OPDRACHT: Zet het Kamerstuk over de taskforce voor CCV's voort na de laatste zin die erin staat.

PAGINAFRAGMENT:

········

31 409 Zee- en binnenvaart

Nr. 157 LIJST VAN VRAGEN EN ANTWOORDEN

Vastgesteld 24 mei 2017

De vaste commissie voor Infrastructuur en Milieu heeft een aantal vragen voorgelegd aan de Minister van Infrastructuur en Milieu over de motie van 22 februari 2017 inzake de motie van het lid Van Helvert c.s. over een taskforce voor CCV’s (Kamerstuk 31 409, nr. 135).

De Minister heeft deze vragen beantwoord bij brief van 23 mei 2017. Vragen en antwoorden zijn hierna afgedrukt.

········

AANGELEVERDE GEGEVENS:
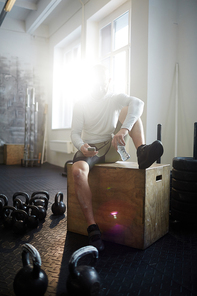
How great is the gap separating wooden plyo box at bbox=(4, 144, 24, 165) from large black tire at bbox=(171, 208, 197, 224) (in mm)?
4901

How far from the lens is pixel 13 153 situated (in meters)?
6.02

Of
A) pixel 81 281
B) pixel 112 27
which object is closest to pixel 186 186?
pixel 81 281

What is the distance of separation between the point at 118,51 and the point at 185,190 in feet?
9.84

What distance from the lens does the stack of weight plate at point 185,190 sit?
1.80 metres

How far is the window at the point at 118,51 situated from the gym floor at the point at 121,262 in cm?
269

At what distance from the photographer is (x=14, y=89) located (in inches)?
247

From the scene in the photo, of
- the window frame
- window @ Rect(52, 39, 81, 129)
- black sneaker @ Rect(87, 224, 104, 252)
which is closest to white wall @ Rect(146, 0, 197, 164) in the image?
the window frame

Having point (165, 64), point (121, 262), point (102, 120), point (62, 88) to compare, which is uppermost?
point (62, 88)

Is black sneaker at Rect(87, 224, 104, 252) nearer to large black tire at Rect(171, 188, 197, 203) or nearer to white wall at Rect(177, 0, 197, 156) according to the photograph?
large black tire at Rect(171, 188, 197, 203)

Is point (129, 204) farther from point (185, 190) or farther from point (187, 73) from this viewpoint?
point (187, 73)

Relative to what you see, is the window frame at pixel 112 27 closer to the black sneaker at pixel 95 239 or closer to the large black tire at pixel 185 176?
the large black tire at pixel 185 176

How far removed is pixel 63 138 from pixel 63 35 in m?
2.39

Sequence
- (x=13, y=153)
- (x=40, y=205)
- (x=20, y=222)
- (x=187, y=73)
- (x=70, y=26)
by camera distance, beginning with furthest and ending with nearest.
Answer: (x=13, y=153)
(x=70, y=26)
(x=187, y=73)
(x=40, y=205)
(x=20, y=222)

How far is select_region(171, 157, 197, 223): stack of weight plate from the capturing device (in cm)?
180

········

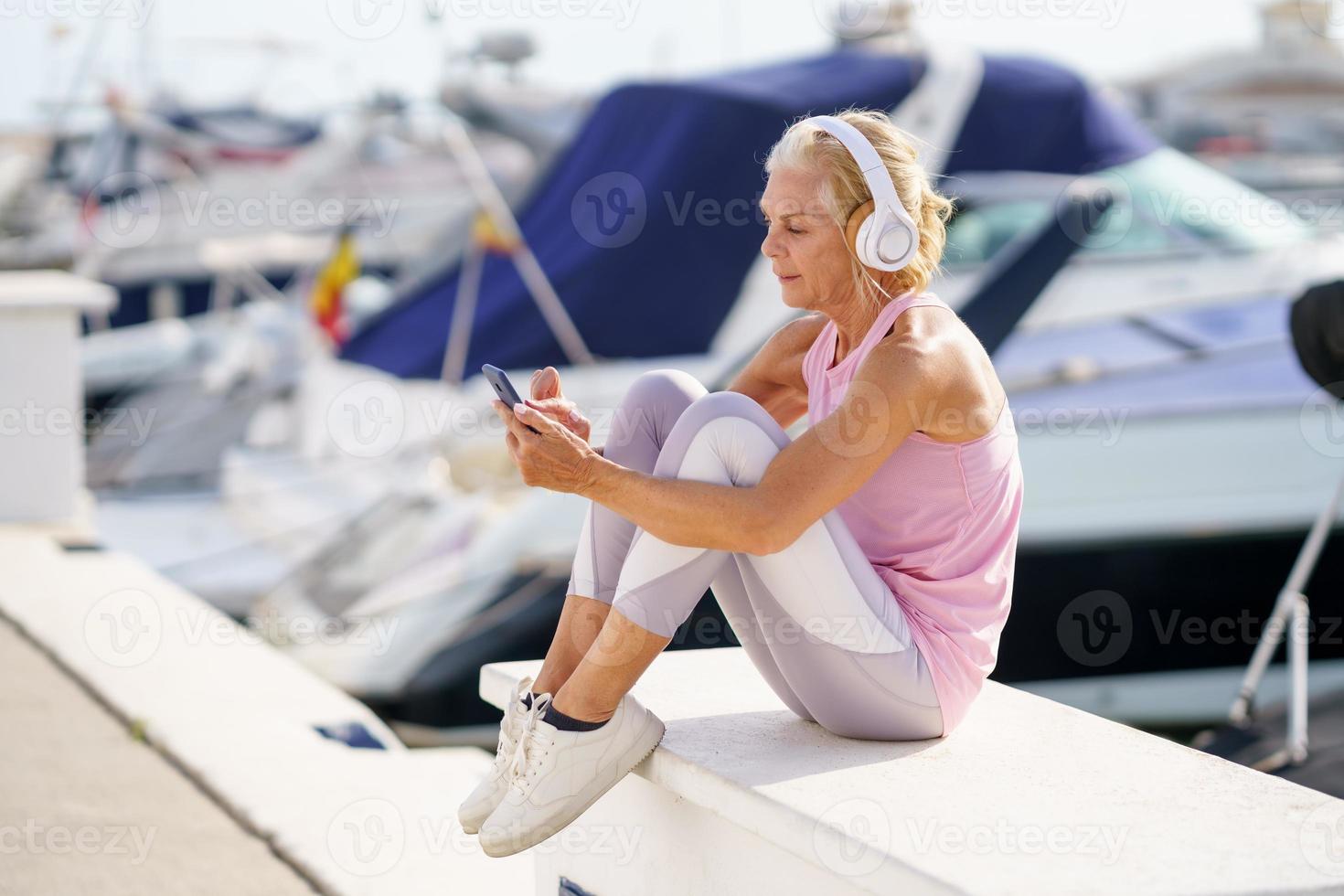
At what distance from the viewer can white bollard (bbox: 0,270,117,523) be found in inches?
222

········

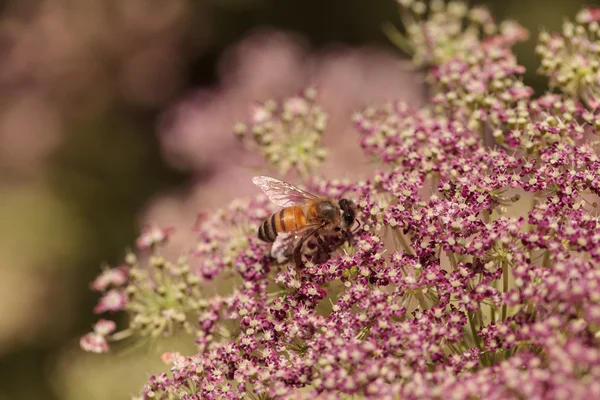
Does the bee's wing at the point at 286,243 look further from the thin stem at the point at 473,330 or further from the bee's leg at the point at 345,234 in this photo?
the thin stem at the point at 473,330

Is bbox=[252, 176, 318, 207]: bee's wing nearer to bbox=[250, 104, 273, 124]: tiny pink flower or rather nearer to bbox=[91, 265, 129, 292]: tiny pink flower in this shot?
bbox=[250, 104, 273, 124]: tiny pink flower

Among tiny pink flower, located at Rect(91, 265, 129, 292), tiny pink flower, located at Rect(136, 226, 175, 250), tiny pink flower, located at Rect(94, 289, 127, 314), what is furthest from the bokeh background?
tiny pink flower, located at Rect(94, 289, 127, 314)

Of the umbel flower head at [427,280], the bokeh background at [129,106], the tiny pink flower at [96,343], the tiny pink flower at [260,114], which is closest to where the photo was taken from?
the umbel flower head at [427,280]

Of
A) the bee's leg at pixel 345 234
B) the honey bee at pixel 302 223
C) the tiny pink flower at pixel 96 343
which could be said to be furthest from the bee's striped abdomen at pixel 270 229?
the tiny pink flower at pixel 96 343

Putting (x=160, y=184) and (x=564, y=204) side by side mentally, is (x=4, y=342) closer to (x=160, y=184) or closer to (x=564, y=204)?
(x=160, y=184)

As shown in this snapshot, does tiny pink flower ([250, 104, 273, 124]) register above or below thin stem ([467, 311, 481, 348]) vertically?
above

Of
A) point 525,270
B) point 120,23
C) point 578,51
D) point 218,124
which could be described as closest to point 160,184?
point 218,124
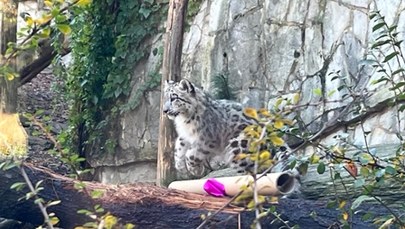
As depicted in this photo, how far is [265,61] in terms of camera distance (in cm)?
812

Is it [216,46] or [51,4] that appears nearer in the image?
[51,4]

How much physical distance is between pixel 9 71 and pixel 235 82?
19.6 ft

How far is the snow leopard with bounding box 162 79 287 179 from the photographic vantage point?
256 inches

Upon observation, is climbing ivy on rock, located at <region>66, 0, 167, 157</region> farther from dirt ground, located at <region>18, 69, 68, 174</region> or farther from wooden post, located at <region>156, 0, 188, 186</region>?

········

UITWERKING:
De fungerend voorzitter van de commissie, Van Veldhoven

Adjunct-griffier van de commissie, Israel

Vraag 1

Wat is de stand van zaken van de voorbereiding van een taskforce commercial cruise vessels (taskforce CCV’s) onder regie van de branchevereniging HISWA en haar partners, de Koninklijke Vereniging van Nederlandse Reders (KVNR) en het Havenbedrijf Amsterdam? Is er inmiddels overleg geweest met de HISWA en haar partners over het opstellen van een werkplan?

Vraag 2

Wat hebben de gespreken met de maritieme sector tot dusverre opgeleverd? Is er inmiddels een taskforce CCV’s opgericht? Zo ja, welke taken en doelstellingen zijn er geformuleerd?

Vraag 3

Is er al een contour van een werkplan en een tijdschema voor de taskforce CCV’s en kunt u de Kamer hierover informeren?

Vraag 4

Kunt u aangeven wat voor functionarissen vanuit uw ministerie, en eventueel vanuit andere overheidsdiensten, deel zullen nemen aan de taskforce CCV’s en kunt u aangeven waarom u juist deze functionarissen overweegt voor deelname aan de taskforce CCV’s?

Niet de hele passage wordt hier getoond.